THE PROBLEM:
Copy all of the following material word for word, keeping each line unchanged.

## start PROVIDED DATA

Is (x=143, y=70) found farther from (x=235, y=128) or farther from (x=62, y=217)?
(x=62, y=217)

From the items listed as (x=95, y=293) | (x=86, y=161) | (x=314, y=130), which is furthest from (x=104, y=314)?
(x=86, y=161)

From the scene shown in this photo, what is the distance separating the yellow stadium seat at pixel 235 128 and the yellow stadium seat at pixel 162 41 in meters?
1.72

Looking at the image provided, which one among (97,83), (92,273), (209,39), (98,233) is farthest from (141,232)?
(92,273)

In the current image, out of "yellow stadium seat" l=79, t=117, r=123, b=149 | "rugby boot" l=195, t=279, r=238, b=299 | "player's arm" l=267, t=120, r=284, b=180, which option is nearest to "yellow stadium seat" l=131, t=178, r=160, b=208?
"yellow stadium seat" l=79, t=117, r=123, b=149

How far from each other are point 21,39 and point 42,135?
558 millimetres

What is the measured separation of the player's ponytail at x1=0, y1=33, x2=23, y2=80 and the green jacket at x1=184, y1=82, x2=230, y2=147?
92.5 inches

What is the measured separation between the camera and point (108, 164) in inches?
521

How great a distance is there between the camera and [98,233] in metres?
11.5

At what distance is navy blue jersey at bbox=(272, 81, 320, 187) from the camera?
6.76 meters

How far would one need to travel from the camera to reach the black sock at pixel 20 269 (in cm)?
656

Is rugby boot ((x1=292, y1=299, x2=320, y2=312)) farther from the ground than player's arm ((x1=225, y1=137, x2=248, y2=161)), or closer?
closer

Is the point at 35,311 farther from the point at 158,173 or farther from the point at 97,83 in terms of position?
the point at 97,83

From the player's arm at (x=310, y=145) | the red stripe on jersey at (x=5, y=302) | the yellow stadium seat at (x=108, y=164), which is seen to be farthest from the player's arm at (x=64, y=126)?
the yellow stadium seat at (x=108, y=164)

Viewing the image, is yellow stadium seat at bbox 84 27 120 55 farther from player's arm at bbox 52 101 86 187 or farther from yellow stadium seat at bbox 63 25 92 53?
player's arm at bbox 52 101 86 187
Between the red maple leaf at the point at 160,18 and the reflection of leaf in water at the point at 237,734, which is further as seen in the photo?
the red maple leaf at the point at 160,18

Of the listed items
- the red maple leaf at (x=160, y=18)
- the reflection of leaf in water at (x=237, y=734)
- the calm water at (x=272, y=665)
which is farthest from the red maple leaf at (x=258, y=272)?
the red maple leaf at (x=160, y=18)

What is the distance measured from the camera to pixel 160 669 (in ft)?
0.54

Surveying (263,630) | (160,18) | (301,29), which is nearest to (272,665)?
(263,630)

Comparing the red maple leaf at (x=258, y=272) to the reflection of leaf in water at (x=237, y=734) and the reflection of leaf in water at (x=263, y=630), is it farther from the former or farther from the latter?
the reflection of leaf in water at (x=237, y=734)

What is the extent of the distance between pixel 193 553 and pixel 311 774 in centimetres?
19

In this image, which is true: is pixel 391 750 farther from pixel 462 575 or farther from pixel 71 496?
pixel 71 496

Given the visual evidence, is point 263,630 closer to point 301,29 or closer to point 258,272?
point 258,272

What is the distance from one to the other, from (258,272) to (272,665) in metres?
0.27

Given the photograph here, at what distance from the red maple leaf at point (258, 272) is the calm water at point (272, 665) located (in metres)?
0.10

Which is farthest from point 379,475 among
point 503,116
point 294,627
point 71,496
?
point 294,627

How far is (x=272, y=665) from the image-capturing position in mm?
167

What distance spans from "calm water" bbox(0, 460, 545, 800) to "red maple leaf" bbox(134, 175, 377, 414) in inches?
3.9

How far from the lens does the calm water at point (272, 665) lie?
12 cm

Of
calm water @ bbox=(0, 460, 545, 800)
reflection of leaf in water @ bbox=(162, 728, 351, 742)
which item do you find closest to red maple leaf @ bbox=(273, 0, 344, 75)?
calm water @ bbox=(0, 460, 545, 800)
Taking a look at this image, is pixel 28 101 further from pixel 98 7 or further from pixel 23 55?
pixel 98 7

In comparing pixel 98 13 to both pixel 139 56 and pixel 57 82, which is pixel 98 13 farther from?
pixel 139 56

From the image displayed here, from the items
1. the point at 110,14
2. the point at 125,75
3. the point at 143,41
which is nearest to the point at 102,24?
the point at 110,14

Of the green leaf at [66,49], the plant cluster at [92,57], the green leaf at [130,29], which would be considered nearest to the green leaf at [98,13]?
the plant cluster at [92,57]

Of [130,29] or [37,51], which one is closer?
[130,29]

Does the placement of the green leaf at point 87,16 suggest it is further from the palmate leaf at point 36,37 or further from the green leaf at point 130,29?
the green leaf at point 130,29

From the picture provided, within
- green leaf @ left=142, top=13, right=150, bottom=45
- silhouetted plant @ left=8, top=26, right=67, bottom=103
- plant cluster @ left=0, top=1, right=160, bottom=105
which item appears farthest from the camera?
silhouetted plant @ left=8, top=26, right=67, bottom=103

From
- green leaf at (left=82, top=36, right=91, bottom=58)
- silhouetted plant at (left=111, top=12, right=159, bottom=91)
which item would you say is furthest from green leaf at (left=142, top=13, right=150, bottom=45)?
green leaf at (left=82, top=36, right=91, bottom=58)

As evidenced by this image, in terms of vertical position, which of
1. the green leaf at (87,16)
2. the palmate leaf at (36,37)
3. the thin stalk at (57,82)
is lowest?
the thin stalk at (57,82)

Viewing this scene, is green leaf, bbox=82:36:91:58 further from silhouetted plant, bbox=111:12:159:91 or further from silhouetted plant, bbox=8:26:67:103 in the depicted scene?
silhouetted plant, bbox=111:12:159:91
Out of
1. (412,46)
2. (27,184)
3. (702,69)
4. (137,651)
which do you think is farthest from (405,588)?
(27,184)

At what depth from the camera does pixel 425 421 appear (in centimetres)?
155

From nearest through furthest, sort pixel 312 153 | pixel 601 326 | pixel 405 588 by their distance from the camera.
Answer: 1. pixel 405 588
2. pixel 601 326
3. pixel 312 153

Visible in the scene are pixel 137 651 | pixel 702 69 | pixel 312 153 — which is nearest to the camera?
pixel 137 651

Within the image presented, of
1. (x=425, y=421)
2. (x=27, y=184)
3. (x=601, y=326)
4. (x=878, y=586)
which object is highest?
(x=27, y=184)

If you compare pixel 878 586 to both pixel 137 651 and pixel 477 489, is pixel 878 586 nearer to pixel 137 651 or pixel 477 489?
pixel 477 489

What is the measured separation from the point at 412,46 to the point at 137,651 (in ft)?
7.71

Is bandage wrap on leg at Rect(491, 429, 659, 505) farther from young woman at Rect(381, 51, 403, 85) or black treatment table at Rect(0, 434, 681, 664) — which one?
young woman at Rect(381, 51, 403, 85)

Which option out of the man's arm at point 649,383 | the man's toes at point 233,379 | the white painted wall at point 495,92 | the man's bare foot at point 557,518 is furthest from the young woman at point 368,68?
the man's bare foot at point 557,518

## end PROVIDED DATA

ANSWER TO THIS PROBLEM:
Is (x=143, y=70) found farther from (x=235, y=128) or farther from (x=62, y=217)?
(x=62, y=217)

From the items listed as (x=95, y=293) | (x=86, y=161) | (x=314, y=130), which is furthest from (x=104, y=314)?
(x=86, y=161)

From the scene shown in this photo, what is the distance separating the yellow stadium seat at pixel 235 128 and the yellow stadium seat at pixel 162 41 in meters?
1.72

Looking at the image provided, which one among (97,83), (92,273), (209,39), (98,233) is farthest from (141,232)?
(92,273)

In the current image, out of "yellow stadium seat" l=79, t=117, r=123, b=149 | "rugby boot" l=195, t=279, r=238, b=299 | "player's arm" l=267, t=120, r=284, b=180, which option is nearest to "yellow stadium seat" l=131, t=178, r=160, b=208?
"yellow stadium seat" l=79, t=117, r=123, b=149

How far from each other are point 21,39 and point 42,135?
558 millimetres

What is the measured separation of the player's ponytail at x1=0, y1=33, x2=23, y2=80 and the green jacket at x1=184, y1=82, x2=230, y2=147?
92.5 inches

What is the measured separation between the camera and point (108, 164) in inches?
521

How great a distance is there between the camera and [98,233] in metres?
11.5

At what distance is navy blue jersey at bbox=(272, 81, 320, 187) from the camera?
6.76 meters

How far would one need to travel from the camera to reach the black sock at pixel 20 269 (in cm)?
656

Is rugby boot ((x1=292, y1=299, x2=320, y2=312)) farther from the ground than player's arm ((x1=225, y1=137, x2=248, y2=161)), or closer?
closer

Is the point at 35,311 farther from the point at 158,173 or farther from the point at 97,83 in terms of position?
the point at 97,83

From the player's arm at (x=310, y=145) | the red stripe on jersey at (x=5, y=302) | the yellow stadium seat at (x=108, y=164), which is seen to be farthest from the player's arm at (x=64, y=126)?
the yellow stadium seat at (x=108, y=164)

Viewing the image, is yellow stadium seat at bbox 84 27 120 55 farther from player's arm at bbox 52 101 86 187 or farther from yellow stadium seat at bbox 63 25 92 53?
player's arm at bbox 52 101 86 187
Between the red maple leaf at the point at 160,18 and the reflection of leaf in water at the point at 237,734, which is further as seen in the photo?
the red maple leaf at the point at 160,18

Of the listed items
- the red maple leaf at (x=160, y=18)
- the reflection of leaf in water at (x=237, y=734)
- the calm water at (x=272, y=665)
which is farthest from the red maple leaf at (x=258, y=272)?
the red maple leaf at (x=160, y=18)

What is the distance measured from the camera to pixel 160 669 (in ft)?
0.54

Surveying (263,630) | (160,18) | (301,29), which is nearest to (272,665)?
(263,630)

Comparing the red maple leaf at (x=258, y=272) to the reflection of leaf in water at (x=237, y=734) and the reflection of leaf in water at (x=263, y=630), is it farther from the former or farther from the latter?
the reflection of leaf in water at (x=237, y=734)

What is the extent of the distance between pixel 193 553 and pixel 311 774 in centimetres?
19

In this image, which is true: is pixel 391 750 farther from pixel 462 575 or farther from pixel 71 496?
pixel 71 496

Given the visual evidence, is point 263,630 closer to point 301,29 or closer to point 258,272?
point 258,272

What is the distance from one to the other, from (258,272) to (272,665) in metres?
0.27

Given the photograph here, at what distance from the red maple leaf at point (258, 272) is the calm water at point (272, 665) located (in metres)?
0.10

Which is farthest from point 379,475 among
point 503,116
point 294,627
point 71,496
?
point 294,627

How far is (x=272, y=665) from the image-capturing position in mm?
167

What distance spans from "calm water" bbox(0, 460, 545, 800) to "red maple leaf" bbox(134, 175, 377, 414) in inches?
3.9

How far from the lens does the calm water at point (272, 665) lie?
12 cm

Of
calm water @ bbox=(0, 460, 545, 800)
reflection of leaf in water @ bbox=(162, 728, 351, 742)
which item do you find closest to red maple leaf @ bbox=(273, 0, 344, 75)?
calm water @ bbox=(0, 460, 545, 800)
Taking a look at this image, is pixel 28 101 further from pixel 98 7 or further from pixel 23 55?
pixel 98 7

In comparing pixel 98 13 to both pixel 139 56 and pixel 57 82, which is pixel 98 13 farther from?
pixel 139 56

From the image displayed here, from the items
1. the point at 110,14
2. the point at 125,75
3. the point at 143,41
which is nearest to the point at 102,24?
the point at 110,14

Of the green leaf at [66,49], the plant cluster at [92,57], the green leaf at [130,29], which would be considered nearest to the green leaf at [98,13]?
the plant cluster at [92,57]

Of [130,29] or [37,51], which one is closer?
[130,29]

Does the placement of the green leaf at point 87,16 suggest it is further from the palmate leaf at point 36,37 or further from the green leaf at point 130,29?
the green leaf at point 130,29

From the picture provided, within
- green leaf @ left=142, top=13, right=150, bottom=45
- silhouetted plant @ left=8, top=26, right=67, bottom=103
- plant cluster @ left=0, top=1, right=160, bottom=105
which item appears farthest from the camera?
silhouetted plant @ left=8, top=26, right=67, bottom=103

From
- green leaf at (left=82, top=36, right=91, bottom=58)
- silhouetted plant at (left=111, top=12, right=159, bottom=91)
which item would you say is furthest from green leaf at (left=142, top=13, right=150, bottom=45)?
green leaf at (left=82, top=36, right=91, bottom=58)

As evidenced by this image, in terms of vertical position, which of
1. the green leaf at (87,16)
2. the palmate leaf at (36,37)
3. the thin stalk at (57,82)
is lowest?
the thin stalk at (57,82)

Viewing this scene, is green leaf, bbox=82:36:91:58 further from silhouetted plant, bbox=111:12:159:91 or further from silhouetted plant, bbox=8:26:67:103 in the depicted scene?
silhouetted plant, bbox=111:12:159:91
Out of
1. (412,46)
2. (27,184)
3. (702,69)
4. (137,651)
which do you think is farthest from (405,588)?
(27,184)

At what depth from the camera does pixel 425 421 appear (in centimetres)?
155

From nearest through furthest, sort pixel 312 153 | pixel 601 326 | pixel 405 588 by their distance from the camera.
Answer: 1. pixel 405 588
2. pixel 601 326
3. pixel 312 153

Visible in the scene are pixel 137 651 | pixel 702 69 | pixel 312 153 — which is nearest to the camera?
pixel 137 651

Within the image presented, of
1. (x=425, y=421)
2. (x=27, y=184)
3. (x=601, y=326)
4. (x=878, y=586)
which object is highest?
(x=27, y=184)

If you compare pixel 878 586 to both pixel 137 651 and pixel 477 489, is pixel 878 586 nearer to pixel 137 651 or pixel 477 489?
pixel 477 489

What is the measured separation from the point at 412,46 to the point at 137,651 (in ft)?
7.71

Is bandage wrap on leg at Rect(491, 429, 659, 505) farther from young woman at Rect(381, 51, 403, 85) or black treatment table at Rect(0, 434, 681, 664) — which one?
young woman at Rect(381, 51, 403, 85)

Which option out of the man's arm at point 649,383 | the man's toes at point 233,379 | the white painted wall at point 495,92 | the man's bare foot at point 557,518 is furthest from the young woman at point 368,68?
the man's bare foot at point 557,518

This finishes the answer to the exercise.